The proposed G7 framework is not without precedent, but it would represent a meaningful departure from how AI access has been governed to date. The table below maps it against the two most relevant existing approaches.

Framework Who Decides Access Scope Legal Basis Key Limitation
Trump Executive Order (current) U.S. President / Commerce Dept. Blanket ban on foreign nationals for named models National security executive authority No ally exemption; cuts off friendly governments equally
Proposed G7 “Trusted Partners” Scheme U.S. Commerce Secretary + G7 counterparts Selective access for vetted countries or companies To be negotiated; no formal agreement yet Criteria for “trusted” status undefined; implementation timeline unclear
Anthropic’s Pre-Ban Model Anthropic (company-level vetting) 15+ countries; critical infrastructure sectors only Commercial terms + voluntary security review No government oversight; revocable unilaterally by U.S. order

The comparison underscores that any durable “trusted partners” arrangement will require a formal intergovernmental legal basis — something that does not yet exist. Without it, access granted today could be revoked by the next executive order just as rapidly as it was shut down on Friday.

The stakes extend well beyond Anthropic. AI is already reshaping the vulnerability exploitation race, compressing the window between a flaw’s discovery and its weaponization. Allies that lose access to frontier defensive AI tools — even temporarily — face a measurable degradation in their ability to keep pace. That urgency is what pushed G7 representatives to raise the issue within 72 hours of the Anthropic shutdown, rather than waiting for formal diplomatic channels.

Google and OpenAI, whose executives are also attending Wednesday’s working lunch, develop models at comparable or greater capability levels. Neither company’s models have been subject to the same access restrictions as Anthropic’s — a disparity that, according to the source article, has not been publicly explained by the administration. Whether the “trusted partners” framework, if formalized, would extend to models from those companies is also unresolved.

How Serious Players Should Respond

For allied governments, the immediate priority is to formalize what is currently an informal dinner conversation.

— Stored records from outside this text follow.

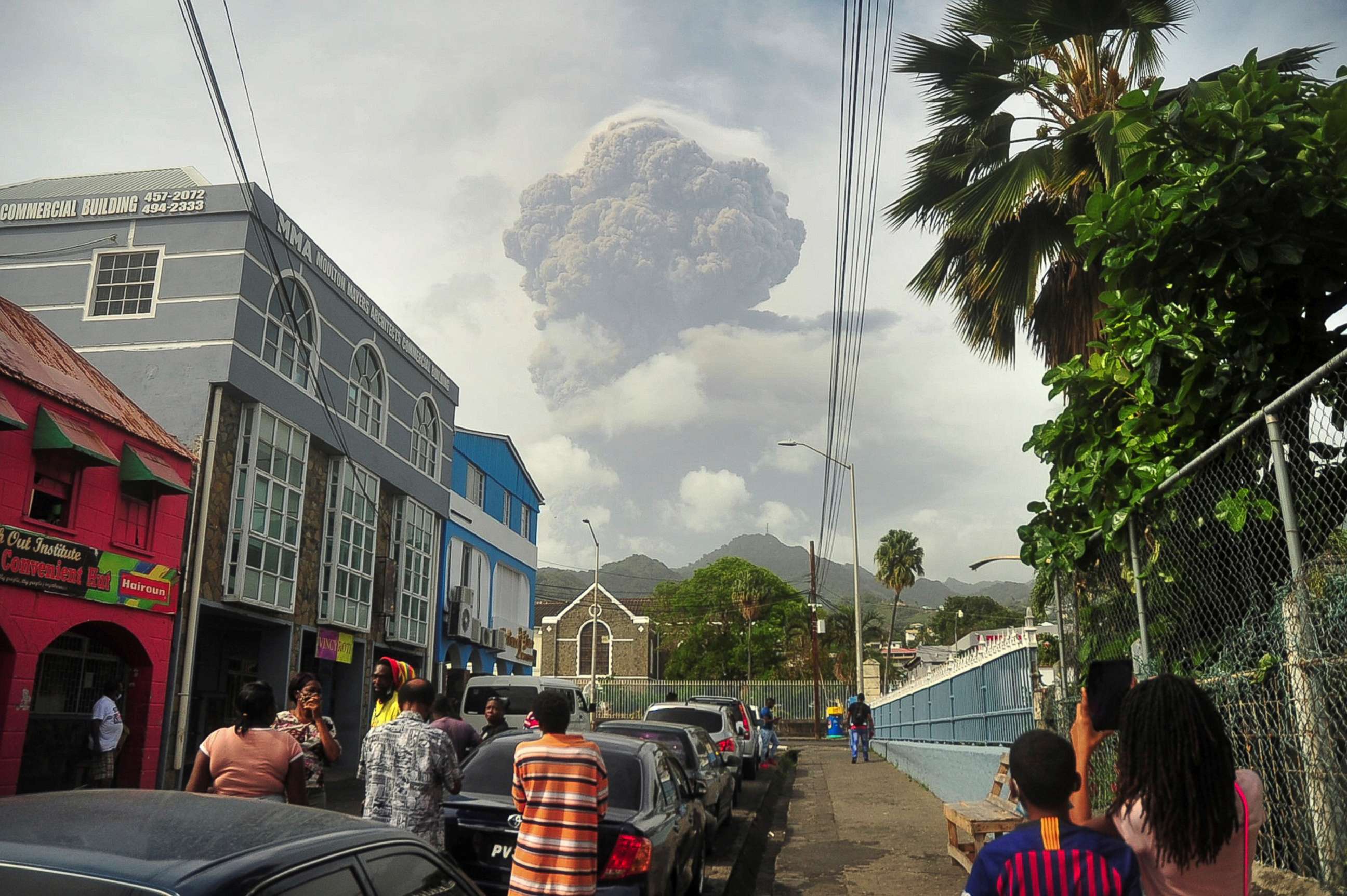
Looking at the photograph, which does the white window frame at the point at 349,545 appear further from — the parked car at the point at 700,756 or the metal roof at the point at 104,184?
the parked car at the point at 700,756

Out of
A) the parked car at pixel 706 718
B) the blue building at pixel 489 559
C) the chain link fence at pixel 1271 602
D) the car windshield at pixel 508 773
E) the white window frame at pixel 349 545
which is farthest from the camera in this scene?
the blue building at pixel 489 559

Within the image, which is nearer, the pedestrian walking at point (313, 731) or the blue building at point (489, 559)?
the pedestrian walking at point (313, 731)

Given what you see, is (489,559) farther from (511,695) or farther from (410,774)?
(410,774)

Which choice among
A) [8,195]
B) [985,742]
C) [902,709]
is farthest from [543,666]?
[985,742]

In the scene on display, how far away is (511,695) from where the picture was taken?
19.9 m

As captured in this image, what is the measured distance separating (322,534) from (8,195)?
31.5 ft

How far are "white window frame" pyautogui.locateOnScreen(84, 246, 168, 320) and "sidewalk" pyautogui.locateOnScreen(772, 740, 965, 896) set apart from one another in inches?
582

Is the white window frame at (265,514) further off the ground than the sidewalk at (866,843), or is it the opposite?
the white window frame at (265,514)

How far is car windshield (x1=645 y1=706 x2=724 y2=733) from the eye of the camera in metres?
17.9

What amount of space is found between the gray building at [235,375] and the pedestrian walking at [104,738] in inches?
79.5

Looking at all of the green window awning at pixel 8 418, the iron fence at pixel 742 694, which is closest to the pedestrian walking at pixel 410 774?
the green window awning at pixel 8 418

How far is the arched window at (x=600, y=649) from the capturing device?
2655 inches

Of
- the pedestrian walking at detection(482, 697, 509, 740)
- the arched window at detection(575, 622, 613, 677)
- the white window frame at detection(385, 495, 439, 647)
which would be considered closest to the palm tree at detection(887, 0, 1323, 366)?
the pedestrian walking at detection(482, 697, 509, 740)

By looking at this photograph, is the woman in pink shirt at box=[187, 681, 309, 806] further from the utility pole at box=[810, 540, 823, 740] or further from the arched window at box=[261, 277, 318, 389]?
the utility pole at box=[810, 540, 823, 740]
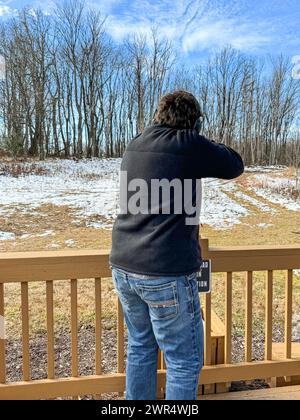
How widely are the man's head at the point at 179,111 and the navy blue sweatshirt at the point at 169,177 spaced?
3cm

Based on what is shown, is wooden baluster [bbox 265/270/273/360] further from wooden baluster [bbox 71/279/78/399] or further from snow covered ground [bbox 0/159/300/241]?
snow covered ground [bbox 0/159/300/241]

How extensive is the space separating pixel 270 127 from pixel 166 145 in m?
20.6

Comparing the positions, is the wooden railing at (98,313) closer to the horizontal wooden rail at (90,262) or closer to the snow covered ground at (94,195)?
the horizontal wooden rail at (90,262)

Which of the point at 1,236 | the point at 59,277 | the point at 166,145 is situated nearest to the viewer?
the point at 166,145

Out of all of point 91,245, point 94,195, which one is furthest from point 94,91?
point 91,245

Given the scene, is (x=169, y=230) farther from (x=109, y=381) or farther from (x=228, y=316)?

A voluntary framework negotiated on summit sidelines offers no legal durability; the EU, UK, Japan, and Canada should press Washington for a binding bilateral or multilateral instrument that codifies access rights, security review standards, and revocation procedures before the next executive order renders the point moot. The EU’s specific interest in studying Mythos 5 for its security implications is a natural anchor for that negotiation.

For technology executives — particularly at Anthropic, OpenAI, and Google — the G7 talks signal that government access policy is now a first-order strategic variable, not a compliance footnote. Companies that invest in transparent, auditable access-control architecture are better positioned to satisfy both Washington’s national security requirements and allies’ demands for access. The abruptness of Friday’s shutdown illustrates what happens when that architecture does not exist in advance. Satya Nadella’s broader warning about a handful of AI winners hollowing out entire industries takes on a geopolitical dimension here: concentrated AI capability, subject to unilateral government control, is a systemic fragility for the entire allied technology ecosystem.

For regulators and policymakers watching from outside the G7, the Evian talks establish a template — and a precedent. If the “trusted partners” scheme moves forward, it will effectively create a tiered global AI access regime: U.S. insiders, vetted G7 allies, and everyone else. Understanding which tier your jurisdiction falls into — and how to move up — is now a live policy question with direct implications for national AI strategy, cybersecurity posture, and economic competitiveness.